**Explore the material:**
(1) Reproduce the part of the Iris notebook starting with "## Task 1: Load" and going on through "df = pd.DataFrame(iris.data, columns=iris.feature_names)".
(2) Sum up the Iris notebook in two sentences.

**Extract provided:**

# Iris Dataset Analysis

This notebook covers loading, exploring, analyzing, and visualizing the Iris dataset.

In [None]:
# Import libraries
import pandas as pd
import matplotlib.pyplot as plt
import seaborn as sns
from sklearn.datasets import load_iris

## Task 1: Load and Explore the Dataset

In [None]:
# Load the dataset with error handling
try:
    iris = load_iris()
    df = pd.DataFrame(iris.data, columns=iris.feature_names)
    df['species'] = pd.Categorical.from_codes(iris.target, iris.target_names)
    
    print("First 5 rows of the dataset:")
    print(df.head())

    print("\nDataset Information:")
    print(df.info())

    print("\nMissing values in each column:")
    print(df.isnull().sum())

except Exception as e:
    print(f"Error loading dataset: {e}")

# Cleaning dataset (dropping missing values if any)
df = df.dropna()

**Given data:**

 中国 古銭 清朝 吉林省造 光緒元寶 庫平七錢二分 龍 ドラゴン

...

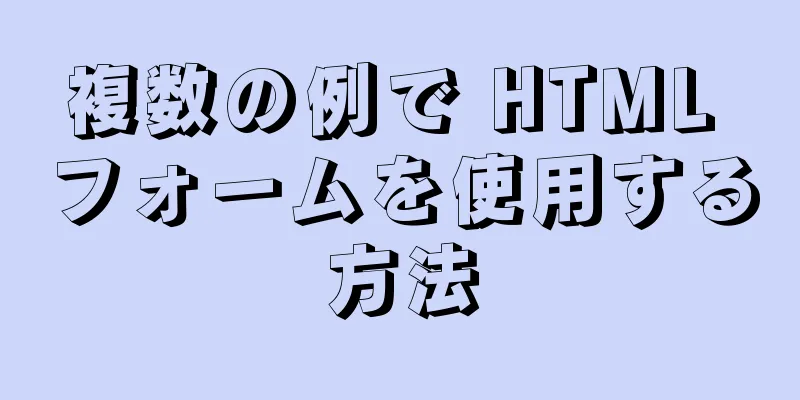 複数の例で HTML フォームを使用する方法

==

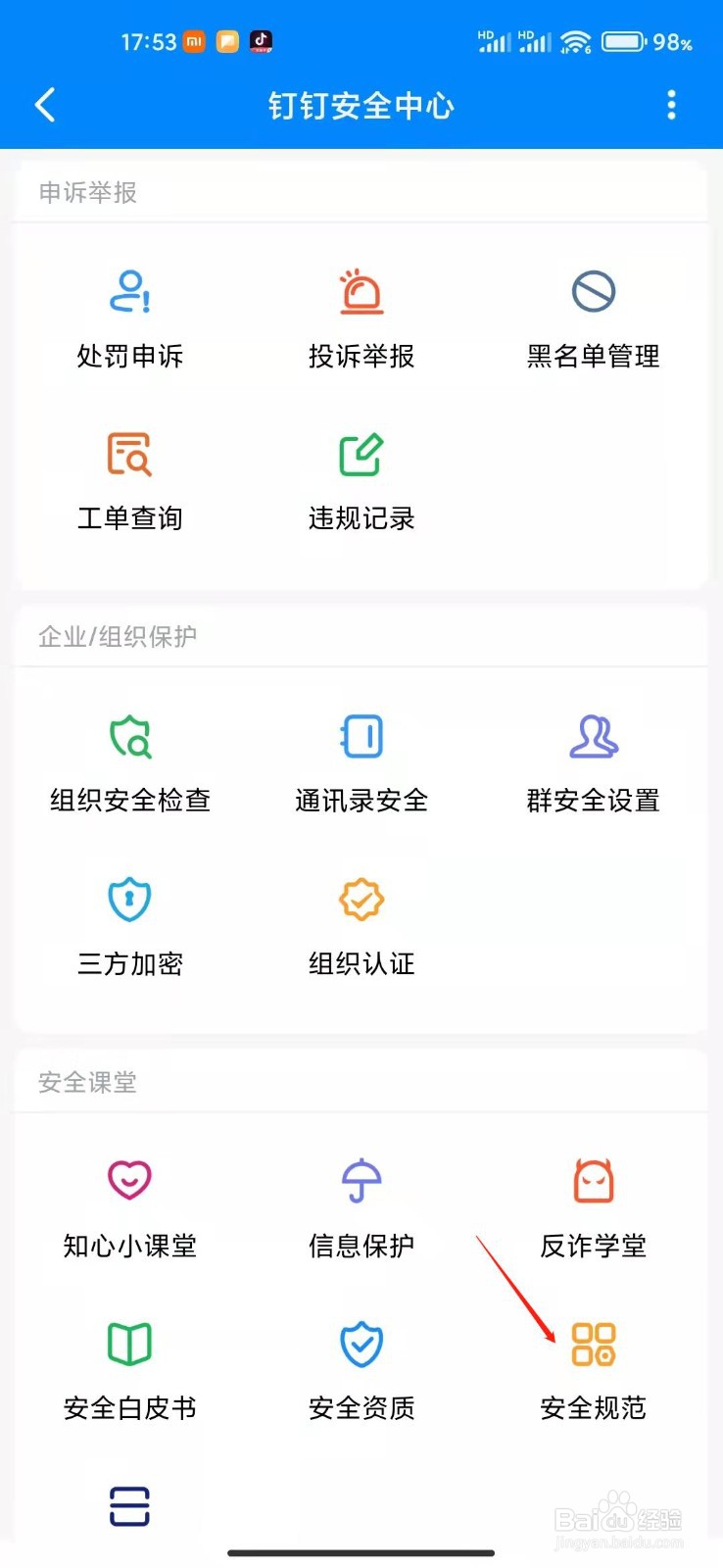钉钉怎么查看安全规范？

**Set of answers:**
(1)
## Task 1: Load and Explore the Dataset

In [None]:
# Load the dataset with error handling
try:
    iris = load_iris()
    df = pd.DataFrame(iris.data, columns=iris.feature_names)

(2) The notebook aims to load, explore, analyze, and visualize the Iris dataset, and it starts by importing pandas, matplotlib, seaborn, and load_iris from sklearn. Its first task loads the data into a DataFrame with a species column inside error handling, prints the first five rows, the dataset information, and the missing values in each column, and then drops any rows with missing values.